▶ **ACTIVITY 1**: Can you write out the passage of the text on contesting a will starting at "Not everyone is" and ending at "foster child etc."?
▶ **ACTIVITY 2**: What does the text on contesting a will say, summed up in two sentences?
**** EXCERPT TO READ
Dealing with a will does not always go smoothly following the death of a loved one. Sometimes, there may be the need to challenge it. There are multiple reasons for challenging a will. For instance, you may not have been provided for adequately under the will. you might also argue that the will is invalid. However, the process of contesting a will can be quite complex and you need to know a few things about the process to make it successful. Therefore, here are some of the key things you need to know about contesting a will.
Not everyone is eligible to contest a will. There are three major categories of eligible applicants when it comes to contesting a will. You must be the deceased's child, spouse, or dependent to be eligible to contest the will. A spouse can mean the deceased's wife, husband, registered partner, or de facto partner. They can also be a former wife, husband, or registered partner. The child can be the deceased's biological child, stepchild legally-adopted child, or unborn child.
When it comes to dependants, you must prove that by the date of the deceased's death, you were either substantially or wholly maintained by him or her. Therefore, dependants may include amongst others, the deceased's parents, nephews, nieces, stepchild, brother, sister, foster child etc.
********
**** MATERIAL PROVIDED
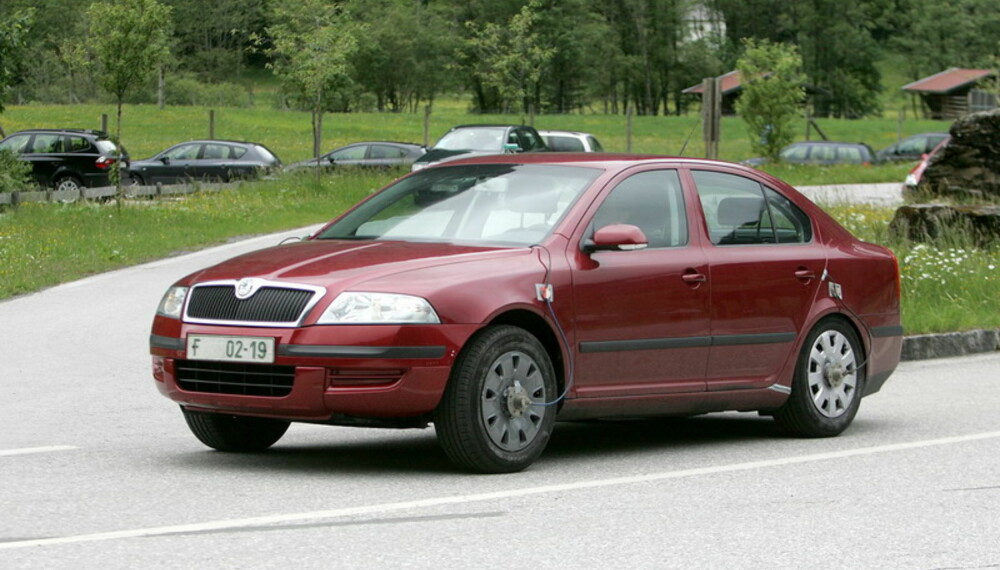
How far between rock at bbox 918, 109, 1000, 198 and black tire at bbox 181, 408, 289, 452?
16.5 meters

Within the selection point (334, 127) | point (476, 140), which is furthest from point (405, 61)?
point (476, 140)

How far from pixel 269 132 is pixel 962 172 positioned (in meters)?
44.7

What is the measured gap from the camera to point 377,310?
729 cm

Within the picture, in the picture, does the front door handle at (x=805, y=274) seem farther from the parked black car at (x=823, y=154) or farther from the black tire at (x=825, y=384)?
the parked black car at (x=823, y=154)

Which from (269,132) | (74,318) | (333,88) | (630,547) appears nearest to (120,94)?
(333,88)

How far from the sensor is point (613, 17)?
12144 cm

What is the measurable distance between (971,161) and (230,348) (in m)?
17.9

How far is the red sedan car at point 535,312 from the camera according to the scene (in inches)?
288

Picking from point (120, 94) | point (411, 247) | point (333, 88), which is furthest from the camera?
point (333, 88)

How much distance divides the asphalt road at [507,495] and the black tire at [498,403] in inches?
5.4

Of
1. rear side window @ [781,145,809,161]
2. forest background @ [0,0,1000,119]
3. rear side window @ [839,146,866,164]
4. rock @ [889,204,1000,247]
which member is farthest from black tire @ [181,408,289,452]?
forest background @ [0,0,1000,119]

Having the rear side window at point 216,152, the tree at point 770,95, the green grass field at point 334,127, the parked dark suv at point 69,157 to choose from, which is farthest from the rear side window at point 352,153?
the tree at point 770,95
********
**** MATERIAL PROVIDED
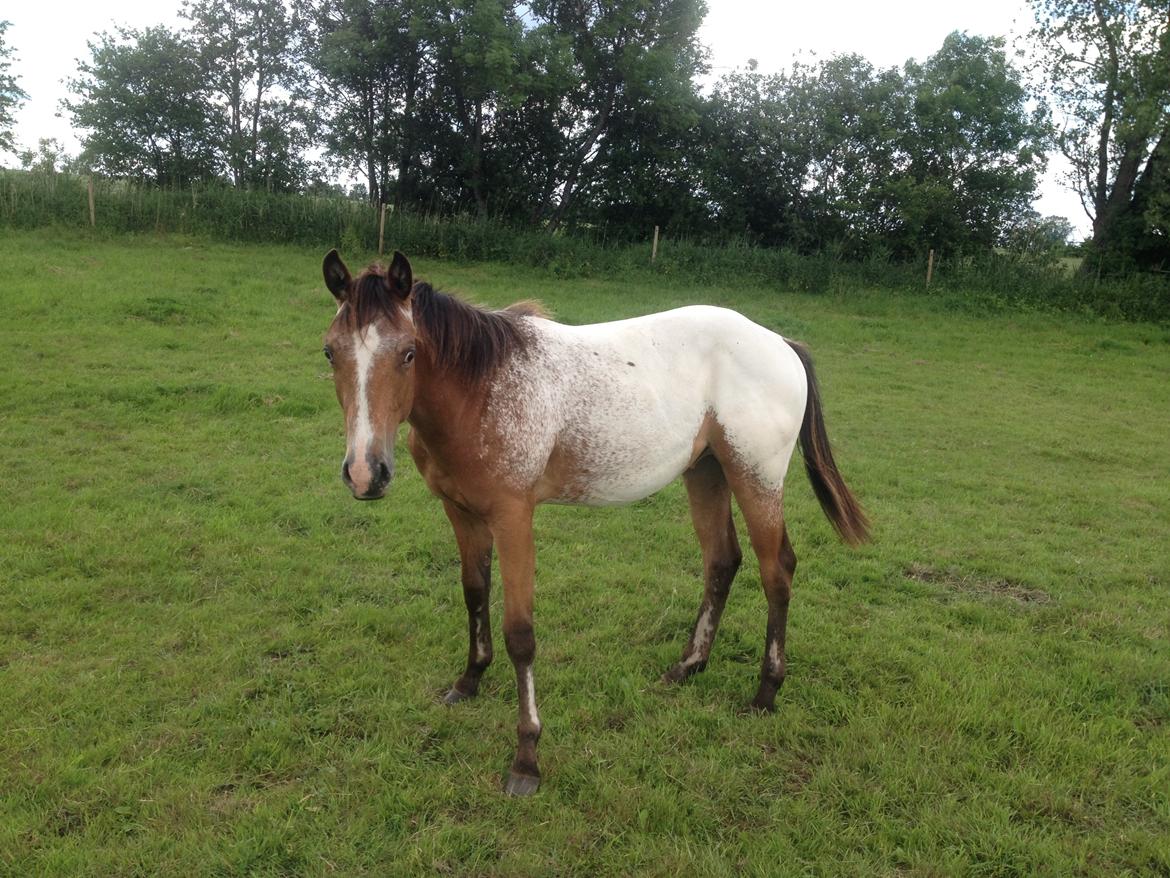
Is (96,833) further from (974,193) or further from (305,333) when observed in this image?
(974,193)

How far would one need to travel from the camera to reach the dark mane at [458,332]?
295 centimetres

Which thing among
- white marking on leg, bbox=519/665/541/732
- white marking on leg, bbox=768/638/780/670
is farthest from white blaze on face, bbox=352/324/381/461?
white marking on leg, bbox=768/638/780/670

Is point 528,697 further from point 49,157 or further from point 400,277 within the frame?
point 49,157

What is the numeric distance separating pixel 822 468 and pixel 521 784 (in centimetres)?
********
▶ **RESPONSE BOX 1**:
Not everyone is eligible to contest a will. There are three major categories of eligible applicants when it comes to contesting a will. You must be the deceased's child, spouse, or dependent to be eligible to contest the will. A spouse can mean the deceased's wife, husband, registered partner, or de facto partner. They can also be a former wife, husband, or registered partner. The child can be the deceased's biological child, stepchild legally-adopted child, or unborn child.
When it comes to dependants, you must prove that by the date of the deceased's death, you were either substantially or wholly maintained by him or her. Therefore, dependants may include amongst others, the deceased's parents, nephews, nieces, stepchild, brother, sister, foster child etc.

▶ **RESPONSE BOX 2**: A will may be challenged because someone was not adequately provided for or because the will is invalid, but contesting it can be quite complex. Only the deceased's child, spouse or dependant is eligible, and a dependant must prove they were substantially or wholly maintained by the deceased by the date of death.